Relative and symbolic addressing

Progress came later for the transistorized Zuse 23 by the development of ‘Relative Addressing’. This enabled a programmer to write a subroutine as if it was located at address 0. A certain prefix instruction told the loading program to store the actual start address in a load-time base register, which was usually register 26. Appending A26 to an address caused the loading program to add the content of register 26 to the value to form an absolute address before storing the instruction to be executed later. So when using relative addressing the conditional jump instruction to the beginning of the program in table 1 would be PPE2A26 instead of PPE2050. By this means the program has become relocatable. Relative addressing was still very economic: it did not need more resources than the register 26 at load time.

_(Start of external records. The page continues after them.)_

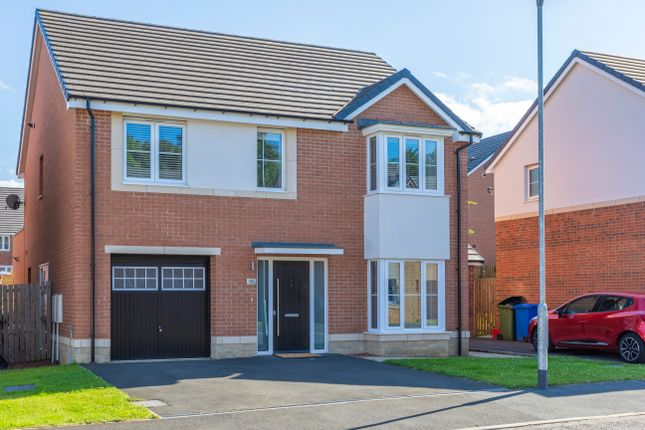 Thumbnail Detached house for sale in Strother Way, Cramlington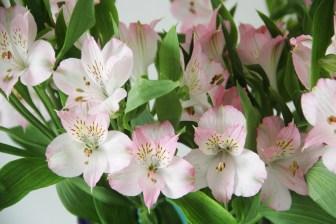 adriano-gronard-paisagismo-astromelia-rosa-clara-vaso-arquitetura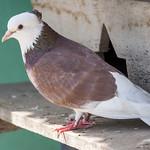 A Pets Pigeon
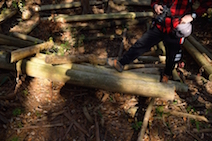 猿投山 登山道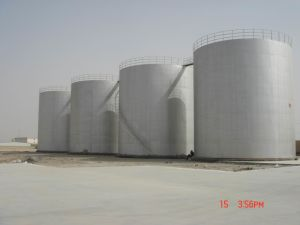 Competitive Complete Line of Vegetable Oil Refinery pictures & photos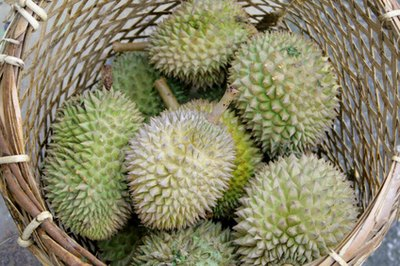 The Nutritional Content of Durian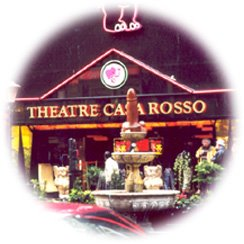 Casa Rosa Amsterdam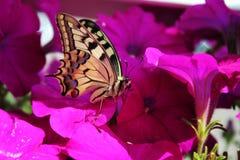 非常美丽的蝴蝶坐喇叭花 库存图片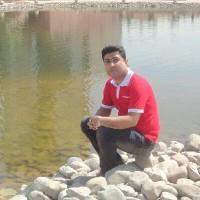 محمودطوبایی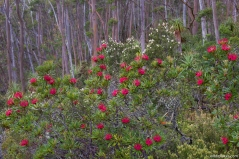 Tasmian Waratah, Pandani Grove Nature Walk, Mt Field NP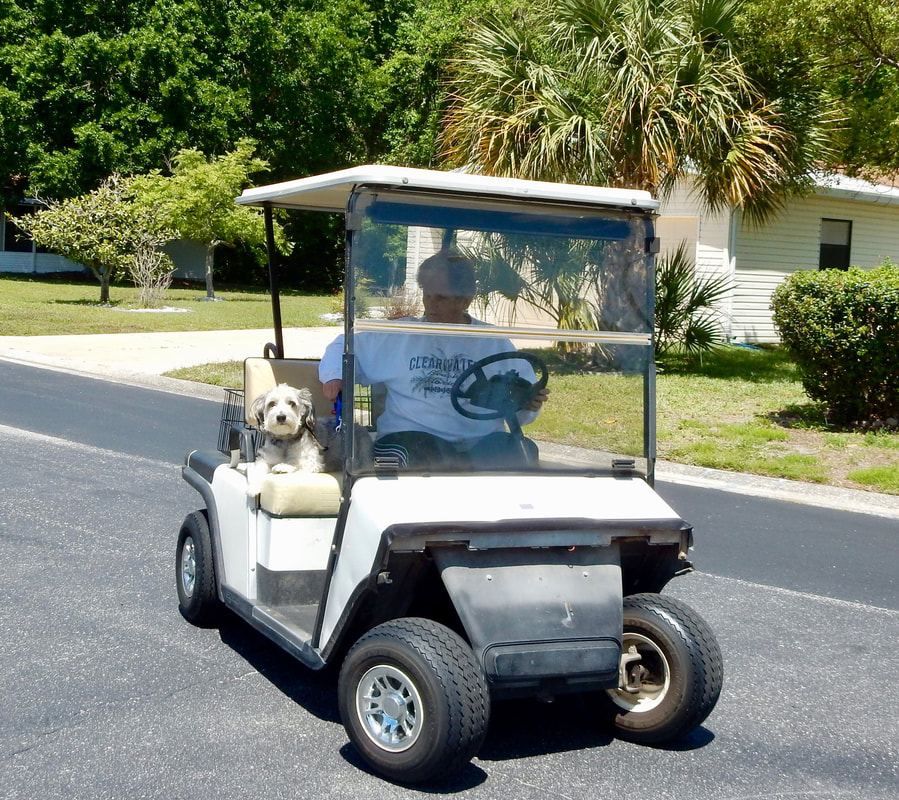 A small dog rides with his owner in a golf cart at Forest Glenn.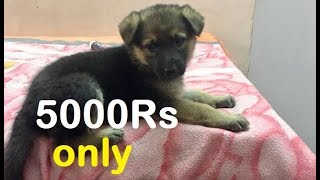 Medium coat gsd puppy only Rs 5000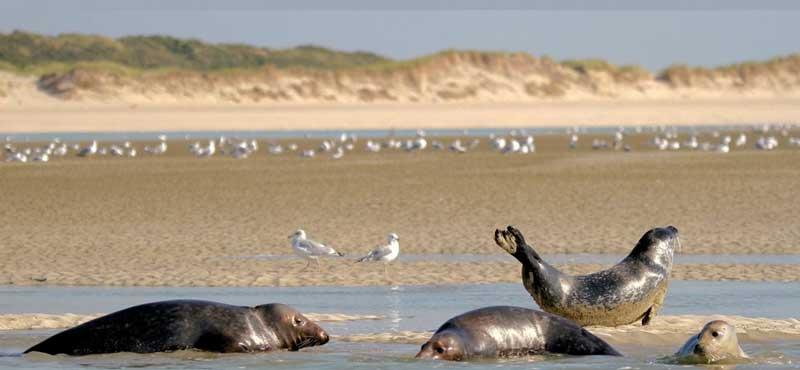 Découvrez la baie d'Authie avec le camping les Jardins de la Mer. Sorties organisées le 27 Juillet et le 17 Août 2021.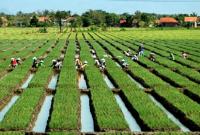 masalah pertanian di indonesia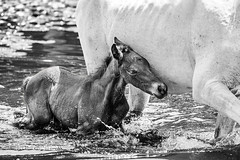 Carinho Dado (Marco Abud) Tags: wild horses horse baby brasil fauna shower flora carinho wildlife natureza bio família vida bebê cavalos filhote pantanal banho matogrossodosul potro biome união proteção abud vidaselvagem potrinho florabrasileira aquidauana bioma faunabrasileira aoarlivre pantanalsul faunaeflora aquidauanams fazenda23demarço marcoabudfotografia marcoabud abudesigner abudfotografia fazenda23demarçoms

True, relative addressing facilitates relocating a subroutine in working storage, but inside the subroutine it is as inflexible as absolute addressing. If we wanted to extend the example by inserting a prefix action before the calculation loop, we would have to shift the relative jump goal 2A26, too. Thus ‘symbolic addressing’ was introduced with the Zuse 23 (sold from 1961). See the German programming manual for the Z23 [Zuse23] p. 65ff. The Z23 loading program substituted each bracketed identifier of up to 5 characters by its address. The program from table 1 could be rewritten with the symbolic addresses (I), (SUM), and (BEGIN) as in Listing 1.

T2048T
(I) 10'
(SUM) 0'
(BEGIN) B(SUM)
A(I)
U(SUM)
B(I)
SC1
U(I)
PPE(BEGIN)
B(SUM)
D
Z0
E(BEGIN)E
			
Listing 1

Now it is possible to insert further instructions at any place without destroying the program. This improvement was such a big one that the assembler for the Siemens 2002 was named after this technique, PROSA (Programming with Symbolic Addresses). Necessary resources for symbolic addressing were an addressing program and a symbol table.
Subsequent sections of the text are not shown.